### Working data ###
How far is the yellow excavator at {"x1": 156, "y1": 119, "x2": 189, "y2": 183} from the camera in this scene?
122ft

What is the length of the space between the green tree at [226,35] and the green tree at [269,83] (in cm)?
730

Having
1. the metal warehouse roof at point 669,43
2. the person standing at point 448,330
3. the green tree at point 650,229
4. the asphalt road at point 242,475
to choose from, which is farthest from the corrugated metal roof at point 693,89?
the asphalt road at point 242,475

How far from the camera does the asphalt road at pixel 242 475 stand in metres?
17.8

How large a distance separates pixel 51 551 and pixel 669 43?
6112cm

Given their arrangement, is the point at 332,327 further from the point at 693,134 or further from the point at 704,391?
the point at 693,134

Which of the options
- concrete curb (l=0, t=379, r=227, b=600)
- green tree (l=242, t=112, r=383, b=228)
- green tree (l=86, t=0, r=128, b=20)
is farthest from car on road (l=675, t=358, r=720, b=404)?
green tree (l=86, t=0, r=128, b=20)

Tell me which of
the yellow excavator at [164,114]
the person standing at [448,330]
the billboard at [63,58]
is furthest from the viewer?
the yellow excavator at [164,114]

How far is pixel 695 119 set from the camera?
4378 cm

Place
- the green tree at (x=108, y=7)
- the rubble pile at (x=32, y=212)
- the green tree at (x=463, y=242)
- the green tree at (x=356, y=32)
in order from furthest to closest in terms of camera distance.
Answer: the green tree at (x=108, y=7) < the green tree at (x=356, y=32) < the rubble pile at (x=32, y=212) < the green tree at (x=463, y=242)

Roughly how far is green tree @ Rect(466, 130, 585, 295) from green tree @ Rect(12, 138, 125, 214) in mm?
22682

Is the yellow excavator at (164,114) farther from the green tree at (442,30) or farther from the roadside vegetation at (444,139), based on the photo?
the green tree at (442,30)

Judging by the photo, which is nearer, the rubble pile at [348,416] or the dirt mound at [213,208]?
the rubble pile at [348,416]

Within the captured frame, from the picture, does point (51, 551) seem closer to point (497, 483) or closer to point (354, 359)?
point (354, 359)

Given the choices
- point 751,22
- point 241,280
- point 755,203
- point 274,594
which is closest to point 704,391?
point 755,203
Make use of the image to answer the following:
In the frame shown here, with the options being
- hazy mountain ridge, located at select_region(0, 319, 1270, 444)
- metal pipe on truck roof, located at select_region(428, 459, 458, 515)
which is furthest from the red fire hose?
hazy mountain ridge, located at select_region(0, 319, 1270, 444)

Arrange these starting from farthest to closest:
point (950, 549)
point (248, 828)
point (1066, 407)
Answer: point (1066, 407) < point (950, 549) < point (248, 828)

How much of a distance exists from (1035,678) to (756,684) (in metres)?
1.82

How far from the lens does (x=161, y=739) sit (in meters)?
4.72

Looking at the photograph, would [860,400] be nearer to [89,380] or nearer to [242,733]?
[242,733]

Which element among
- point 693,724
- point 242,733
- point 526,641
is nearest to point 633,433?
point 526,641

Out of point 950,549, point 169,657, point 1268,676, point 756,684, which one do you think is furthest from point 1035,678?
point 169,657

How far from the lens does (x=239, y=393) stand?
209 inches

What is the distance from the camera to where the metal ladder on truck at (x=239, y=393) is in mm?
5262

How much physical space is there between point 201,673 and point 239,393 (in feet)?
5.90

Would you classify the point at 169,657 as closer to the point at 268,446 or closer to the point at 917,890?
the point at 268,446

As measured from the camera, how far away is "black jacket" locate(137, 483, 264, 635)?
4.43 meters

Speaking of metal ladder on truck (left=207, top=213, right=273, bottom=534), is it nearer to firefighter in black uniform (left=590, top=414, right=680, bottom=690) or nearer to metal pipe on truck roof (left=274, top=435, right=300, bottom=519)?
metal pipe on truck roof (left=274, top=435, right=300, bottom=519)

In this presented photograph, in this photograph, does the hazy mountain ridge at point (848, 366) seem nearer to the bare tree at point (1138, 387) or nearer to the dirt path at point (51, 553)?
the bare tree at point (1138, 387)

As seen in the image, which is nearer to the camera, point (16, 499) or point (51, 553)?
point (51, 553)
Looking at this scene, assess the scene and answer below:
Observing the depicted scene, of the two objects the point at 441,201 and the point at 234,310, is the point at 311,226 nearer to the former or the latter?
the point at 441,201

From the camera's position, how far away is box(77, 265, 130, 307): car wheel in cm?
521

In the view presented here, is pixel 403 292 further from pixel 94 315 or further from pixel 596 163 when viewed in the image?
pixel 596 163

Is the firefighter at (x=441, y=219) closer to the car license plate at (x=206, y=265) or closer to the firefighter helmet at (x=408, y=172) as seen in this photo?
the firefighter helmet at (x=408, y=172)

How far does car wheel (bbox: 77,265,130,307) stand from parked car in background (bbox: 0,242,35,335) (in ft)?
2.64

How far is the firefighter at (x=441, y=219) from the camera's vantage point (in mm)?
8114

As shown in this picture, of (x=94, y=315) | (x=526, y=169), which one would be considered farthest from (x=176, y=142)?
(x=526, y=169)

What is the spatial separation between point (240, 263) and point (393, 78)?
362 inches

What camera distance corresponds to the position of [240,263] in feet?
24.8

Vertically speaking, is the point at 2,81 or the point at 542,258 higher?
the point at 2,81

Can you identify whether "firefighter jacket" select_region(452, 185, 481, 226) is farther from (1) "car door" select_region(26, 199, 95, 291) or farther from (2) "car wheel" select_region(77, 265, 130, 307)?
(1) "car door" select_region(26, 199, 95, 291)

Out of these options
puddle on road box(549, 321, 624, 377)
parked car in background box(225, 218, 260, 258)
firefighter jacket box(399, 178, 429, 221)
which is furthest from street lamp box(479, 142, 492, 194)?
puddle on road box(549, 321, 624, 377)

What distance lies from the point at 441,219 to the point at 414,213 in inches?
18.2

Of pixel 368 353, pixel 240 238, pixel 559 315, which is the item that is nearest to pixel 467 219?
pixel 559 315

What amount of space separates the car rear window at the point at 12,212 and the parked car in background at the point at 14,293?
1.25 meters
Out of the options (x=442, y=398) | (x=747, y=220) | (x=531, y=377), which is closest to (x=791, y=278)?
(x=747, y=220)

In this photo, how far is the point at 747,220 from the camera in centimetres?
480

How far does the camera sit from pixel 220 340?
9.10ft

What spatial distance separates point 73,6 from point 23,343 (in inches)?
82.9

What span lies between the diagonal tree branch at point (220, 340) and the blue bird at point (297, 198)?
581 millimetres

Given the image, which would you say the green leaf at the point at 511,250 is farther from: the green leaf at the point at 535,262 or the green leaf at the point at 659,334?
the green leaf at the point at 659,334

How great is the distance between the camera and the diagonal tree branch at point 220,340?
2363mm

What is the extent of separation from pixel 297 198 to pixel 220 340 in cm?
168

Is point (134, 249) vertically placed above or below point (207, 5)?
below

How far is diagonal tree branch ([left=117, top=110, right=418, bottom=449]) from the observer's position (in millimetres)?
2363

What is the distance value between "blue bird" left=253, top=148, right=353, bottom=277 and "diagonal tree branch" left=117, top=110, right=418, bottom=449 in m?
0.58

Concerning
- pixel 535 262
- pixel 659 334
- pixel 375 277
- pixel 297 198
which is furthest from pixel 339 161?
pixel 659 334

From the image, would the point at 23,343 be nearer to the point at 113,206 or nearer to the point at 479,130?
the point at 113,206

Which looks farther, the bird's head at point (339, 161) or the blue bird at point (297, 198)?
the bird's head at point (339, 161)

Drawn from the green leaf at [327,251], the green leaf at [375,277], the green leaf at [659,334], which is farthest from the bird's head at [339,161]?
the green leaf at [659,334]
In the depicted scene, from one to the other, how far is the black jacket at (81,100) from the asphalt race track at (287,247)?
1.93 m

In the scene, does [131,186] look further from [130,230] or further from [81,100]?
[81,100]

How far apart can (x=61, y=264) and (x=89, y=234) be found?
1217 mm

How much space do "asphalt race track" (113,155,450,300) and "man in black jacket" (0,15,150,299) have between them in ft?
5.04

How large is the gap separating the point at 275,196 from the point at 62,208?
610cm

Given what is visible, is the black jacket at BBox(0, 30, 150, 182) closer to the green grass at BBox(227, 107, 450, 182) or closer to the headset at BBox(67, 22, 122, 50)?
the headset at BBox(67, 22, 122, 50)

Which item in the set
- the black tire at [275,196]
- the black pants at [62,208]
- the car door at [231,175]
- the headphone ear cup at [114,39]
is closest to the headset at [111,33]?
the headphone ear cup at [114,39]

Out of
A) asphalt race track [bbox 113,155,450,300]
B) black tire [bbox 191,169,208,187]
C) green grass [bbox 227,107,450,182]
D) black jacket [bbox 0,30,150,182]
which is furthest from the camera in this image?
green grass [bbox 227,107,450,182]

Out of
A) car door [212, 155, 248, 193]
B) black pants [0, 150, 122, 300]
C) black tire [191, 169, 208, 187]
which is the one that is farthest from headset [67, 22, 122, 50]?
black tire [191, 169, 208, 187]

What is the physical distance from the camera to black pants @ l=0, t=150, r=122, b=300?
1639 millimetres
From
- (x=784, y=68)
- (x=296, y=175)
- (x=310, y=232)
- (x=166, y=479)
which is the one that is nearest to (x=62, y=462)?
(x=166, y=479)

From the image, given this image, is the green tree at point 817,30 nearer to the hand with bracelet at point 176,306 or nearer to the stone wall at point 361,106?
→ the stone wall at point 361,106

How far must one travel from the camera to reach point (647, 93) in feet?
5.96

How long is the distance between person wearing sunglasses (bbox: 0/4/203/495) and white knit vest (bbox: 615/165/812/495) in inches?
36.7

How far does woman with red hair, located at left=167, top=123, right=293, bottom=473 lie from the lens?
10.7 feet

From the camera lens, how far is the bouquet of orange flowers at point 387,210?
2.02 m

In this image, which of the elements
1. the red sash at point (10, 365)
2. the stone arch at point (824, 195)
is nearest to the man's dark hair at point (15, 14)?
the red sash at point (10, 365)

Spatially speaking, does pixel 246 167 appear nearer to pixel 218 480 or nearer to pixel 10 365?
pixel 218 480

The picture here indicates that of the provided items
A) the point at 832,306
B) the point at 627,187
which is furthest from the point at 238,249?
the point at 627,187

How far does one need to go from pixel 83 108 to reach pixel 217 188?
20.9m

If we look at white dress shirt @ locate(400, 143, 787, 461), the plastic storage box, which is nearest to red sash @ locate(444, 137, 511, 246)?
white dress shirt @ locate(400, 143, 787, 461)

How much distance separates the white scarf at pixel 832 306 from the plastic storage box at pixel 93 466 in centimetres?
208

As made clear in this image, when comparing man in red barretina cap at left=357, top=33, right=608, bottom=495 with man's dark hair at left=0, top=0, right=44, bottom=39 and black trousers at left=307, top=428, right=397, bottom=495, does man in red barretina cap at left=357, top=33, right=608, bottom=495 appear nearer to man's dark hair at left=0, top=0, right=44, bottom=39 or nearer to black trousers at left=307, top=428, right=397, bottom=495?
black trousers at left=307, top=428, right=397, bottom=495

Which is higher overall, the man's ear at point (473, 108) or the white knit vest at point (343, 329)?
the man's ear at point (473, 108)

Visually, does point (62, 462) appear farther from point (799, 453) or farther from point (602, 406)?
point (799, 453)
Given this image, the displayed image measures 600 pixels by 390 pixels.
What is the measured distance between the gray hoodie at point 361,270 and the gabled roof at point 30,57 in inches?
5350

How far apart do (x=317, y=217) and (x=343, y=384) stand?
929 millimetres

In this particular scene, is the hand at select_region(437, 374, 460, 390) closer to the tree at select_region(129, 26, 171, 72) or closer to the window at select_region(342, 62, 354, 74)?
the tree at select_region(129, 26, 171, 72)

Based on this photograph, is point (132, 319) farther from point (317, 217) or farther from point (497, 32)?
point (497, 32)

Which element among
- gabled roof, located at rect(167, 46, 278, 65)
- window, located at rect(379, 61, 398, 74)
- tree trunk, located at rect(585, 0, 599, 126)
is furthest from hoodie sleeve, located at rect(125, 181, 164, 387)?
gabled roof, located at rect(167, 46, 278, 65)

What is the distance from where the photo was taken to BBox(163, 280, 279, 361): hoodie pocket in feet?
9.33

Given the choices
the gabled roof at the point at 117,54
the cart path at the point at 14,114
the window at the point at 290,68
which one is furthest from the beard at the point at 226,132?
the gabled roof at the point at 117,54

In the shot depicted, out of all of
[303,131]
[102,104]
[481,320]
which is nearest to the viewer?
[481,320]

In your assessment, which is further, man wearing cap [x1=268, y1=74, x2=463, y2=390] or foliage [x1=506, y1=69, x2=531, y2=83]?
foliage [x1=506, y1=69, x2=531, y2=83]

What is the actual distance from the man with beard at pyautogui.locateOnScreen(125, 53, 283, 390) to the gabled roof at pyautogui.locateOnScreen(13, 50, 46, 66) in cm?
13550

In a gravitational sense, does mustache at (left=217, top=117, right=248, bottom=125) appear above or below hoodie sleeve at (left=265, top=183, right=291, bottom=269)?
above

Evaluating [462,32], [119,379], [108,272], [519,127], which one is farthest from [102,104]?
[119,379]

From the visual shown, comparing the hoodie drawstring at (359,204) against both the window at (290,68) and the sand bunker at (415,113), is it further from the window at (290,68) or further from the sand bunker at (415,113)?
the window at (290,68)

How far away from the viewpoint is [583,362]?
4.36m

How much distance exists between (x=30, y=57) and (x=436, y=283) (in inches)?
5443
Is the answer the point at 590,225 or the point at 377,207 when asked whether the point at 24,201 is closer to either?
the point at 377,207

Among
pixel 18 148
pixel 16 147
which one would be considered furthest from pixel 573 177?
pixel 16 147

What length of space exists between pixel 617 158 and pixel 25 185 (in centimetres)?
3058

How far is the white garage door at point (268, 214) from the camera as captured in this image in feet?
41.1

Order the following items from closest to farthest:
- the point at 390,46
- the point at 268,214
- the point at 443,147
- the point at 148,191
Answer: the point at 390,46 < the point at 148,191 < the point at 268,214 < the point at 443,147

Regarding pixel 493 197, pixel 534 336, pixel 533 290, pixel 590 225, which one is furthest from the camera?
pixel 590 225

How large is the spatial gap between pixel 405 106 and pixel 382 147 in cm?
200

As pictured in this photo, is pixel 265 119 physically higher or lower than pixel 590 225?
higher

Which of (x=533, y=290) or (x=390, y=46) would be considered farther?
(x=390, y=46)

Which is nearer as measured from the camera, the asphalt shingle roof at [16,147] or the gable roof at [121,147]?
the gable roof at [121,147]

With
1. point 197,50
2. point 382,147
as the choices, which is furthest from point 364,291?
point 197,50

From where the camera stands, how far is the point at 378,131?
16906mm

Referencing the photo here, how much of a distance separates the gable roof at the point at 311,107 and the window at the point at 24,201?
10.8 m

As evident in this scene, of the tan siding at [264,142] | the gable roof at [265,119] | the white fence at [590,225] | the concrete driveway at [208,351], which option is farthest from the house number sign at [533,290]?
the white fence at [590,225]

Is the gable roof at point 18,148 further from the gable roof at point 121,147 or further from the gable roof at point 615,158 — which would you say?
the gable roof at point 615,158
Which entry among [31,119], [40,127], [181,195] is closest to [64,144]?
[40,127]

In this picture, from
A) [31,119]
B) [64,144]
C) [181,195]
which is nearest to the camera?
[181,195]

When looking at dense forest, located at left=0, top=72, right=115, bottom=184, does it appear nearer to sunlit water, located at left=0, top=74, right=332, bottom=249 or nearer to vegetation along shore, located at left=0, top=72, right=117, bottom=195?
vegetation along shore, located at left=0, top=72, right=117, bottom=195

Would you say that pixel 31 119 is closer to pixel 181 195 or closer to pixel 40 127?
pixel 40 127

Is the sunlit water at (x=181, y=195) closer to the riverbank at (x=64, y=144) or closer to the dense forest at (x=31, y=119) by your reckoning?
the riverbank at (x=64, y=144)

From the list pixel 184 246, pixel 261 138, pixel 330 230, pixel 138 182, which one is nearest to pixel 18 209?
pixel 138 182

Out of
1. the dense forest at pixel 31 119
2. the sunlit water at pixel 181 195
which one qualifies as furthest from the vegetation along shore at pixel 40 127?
###
### Exercise description:
Copy, without any changes, the lines starting at the one containing "Is the yellow excavator at (164,114)" and ending with the one containing "Answer: point (1066, 407)", both of those lines included.

### Exercise answer:
Is the yellow excavator at (164,114) farther from the green tree at (442,30) or farther from the roadside vegetation at (444,139), based on the photo?
the green tree at (442,30)

Judging by the photo, which is nearer, the rubble pile at [348,416] or the dirt mound at [213,208]?
the rubble pile at [348,416]

Within the captured frame, from the picture, does point (51, 551) seem closer to point (497, 483) or closer to point (354, 359)?
point (354, 359)

Given the choices
- point 751,22
- point 241,280
- point 755,203
- point 274,594
which is closest to point 704,391?
point 755,203
Make use of the image to answer the following:
In the frame shown here, with the options being
- hazy mountain ridge, located at select_region(0, 319, 1270, 444)
- metal pipe on truck roof, located at select_region(428, 459, 458, 515)
which is furthest from the red fire hose?
hazy mountain ridge, located at select_region(0, 319, 1270, 444)

Arrange these starting from farthest to closest:
point (950, 549)
point (248, 828)
point (1066, 407)
Answer: point (1066, 407) < point (950, 549) < point (248, 828)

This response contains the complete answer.